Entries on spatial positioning
** Start **
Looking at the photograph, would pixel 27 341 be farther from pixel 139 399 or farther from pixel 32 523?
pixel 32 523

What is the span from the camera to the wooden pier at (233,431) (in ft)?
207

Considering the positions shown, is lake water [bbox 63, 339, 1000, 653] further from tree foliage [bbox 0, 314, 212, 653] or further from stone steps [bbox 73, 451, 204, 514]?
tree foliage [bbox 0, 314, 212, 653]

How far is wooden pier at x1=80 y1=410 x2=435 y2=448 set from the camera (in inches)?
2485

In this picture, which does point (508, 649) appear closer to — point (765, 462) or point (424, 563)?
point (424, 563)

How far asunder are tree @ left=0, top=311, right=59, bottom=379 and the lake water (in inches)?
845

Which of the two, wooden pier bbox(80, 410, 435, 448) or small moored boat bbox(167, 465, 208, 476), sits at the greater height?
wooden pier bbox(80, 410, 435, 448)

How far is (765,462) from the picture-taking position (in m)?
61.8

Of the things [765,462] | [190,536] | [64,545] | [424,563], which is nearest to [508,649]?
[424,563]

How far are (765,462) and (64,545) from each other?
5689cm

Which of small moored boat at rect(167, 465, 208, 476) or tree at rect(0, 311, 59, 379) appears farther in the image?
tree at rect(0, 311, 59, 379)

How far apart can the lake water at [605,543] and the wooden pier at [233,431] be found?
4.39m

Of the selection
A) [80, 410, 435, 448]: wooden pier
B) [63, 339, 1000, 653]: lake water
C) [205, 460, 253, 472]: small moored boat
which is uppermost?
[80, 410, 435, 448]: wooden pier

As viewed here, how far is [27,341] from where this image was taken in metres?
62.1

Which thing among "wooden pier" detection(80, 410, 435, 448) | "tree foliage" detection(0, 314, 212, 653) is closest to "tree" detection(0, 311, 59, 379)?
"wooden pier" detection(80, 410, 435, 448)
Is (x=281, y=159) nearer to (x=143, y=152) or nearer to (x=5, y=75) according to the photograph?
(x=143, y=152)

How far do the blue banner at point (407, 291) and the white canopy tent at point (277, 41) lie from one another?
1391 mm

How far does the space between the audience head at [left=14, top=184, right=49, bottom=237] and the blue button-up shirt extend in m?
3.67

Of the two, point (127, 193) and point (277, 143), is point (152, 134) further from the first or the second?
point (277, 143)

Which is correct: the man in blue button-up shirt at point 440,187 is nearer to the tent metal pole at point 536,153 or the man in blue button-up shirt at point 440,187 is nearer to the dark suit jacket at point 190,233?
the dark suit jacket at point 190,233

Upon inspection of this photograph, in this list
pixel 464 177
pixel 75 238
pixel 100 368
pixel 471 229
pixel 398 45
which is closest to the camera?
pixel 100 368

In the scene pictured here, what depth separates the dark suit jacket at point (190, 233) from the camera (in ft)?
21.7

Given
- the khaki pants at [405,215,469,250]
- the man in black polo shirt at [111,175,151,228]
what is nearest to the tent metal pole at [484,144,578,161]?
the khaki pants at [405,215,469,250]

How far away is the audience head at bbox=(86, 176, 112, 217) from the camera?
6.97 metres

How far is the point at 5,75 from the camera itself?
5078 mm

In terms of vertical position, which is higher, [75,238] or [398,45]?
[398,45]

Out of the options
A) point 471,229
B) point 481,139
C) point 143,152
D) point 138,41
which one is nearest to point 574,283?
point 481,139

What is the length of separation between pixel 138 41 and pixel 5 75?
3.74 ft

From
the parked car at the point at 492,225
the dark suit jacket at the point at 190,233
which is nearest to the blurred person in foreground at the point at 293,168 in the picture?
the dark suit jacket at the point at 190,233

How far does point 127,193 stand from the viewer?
** End **
Copy out the material word for word, from the line containing "Upon inspection of" through the last line of the material.

Upon inspection of this photograph, in this list
pixel 464 177
pixel 75 238
pixel 100 368
pixel 471 229
pixel 398 45
which is closest to the camera?
pixel 100 368

In the scene pictured here, what depth separates the dark suit jacket at point (190, 233) from the camera (in ft)?
21.7

Given
- the khaki pants at [405,215,469,250]
- the man in black polo shirt at [111,175,151,228]
what is nearest to the tent metal pole at [484,144,578,161]?
the khaki pants at [405,215,469,250]

How far away is the audience head at bbox=(86, 176, 112, 217) from the camera?
6.97 metres

How far is the point at 5,75 from the camera itself?
5078 mm

In terms of vertical position, which is higher, [75,238] or [398,45]?
[398,45]

Out of the options
A) point 471,229
B) point 481,139
C) point 143,152
D) point 138,41
which one is nearest to point 574,283?
point 481,139

What is the length of separation between pixel 138 41 and pixel 5 75?
3.74 ft

From
the parked car at the point at 492,225
the dark suit jacket at the point at 190,233
which is nearest to the blurred person in foreground at the point at 293,168 in the picture?
the dark suit jacket at the point at 190,233

How far does point 127,193 stand from the viewer?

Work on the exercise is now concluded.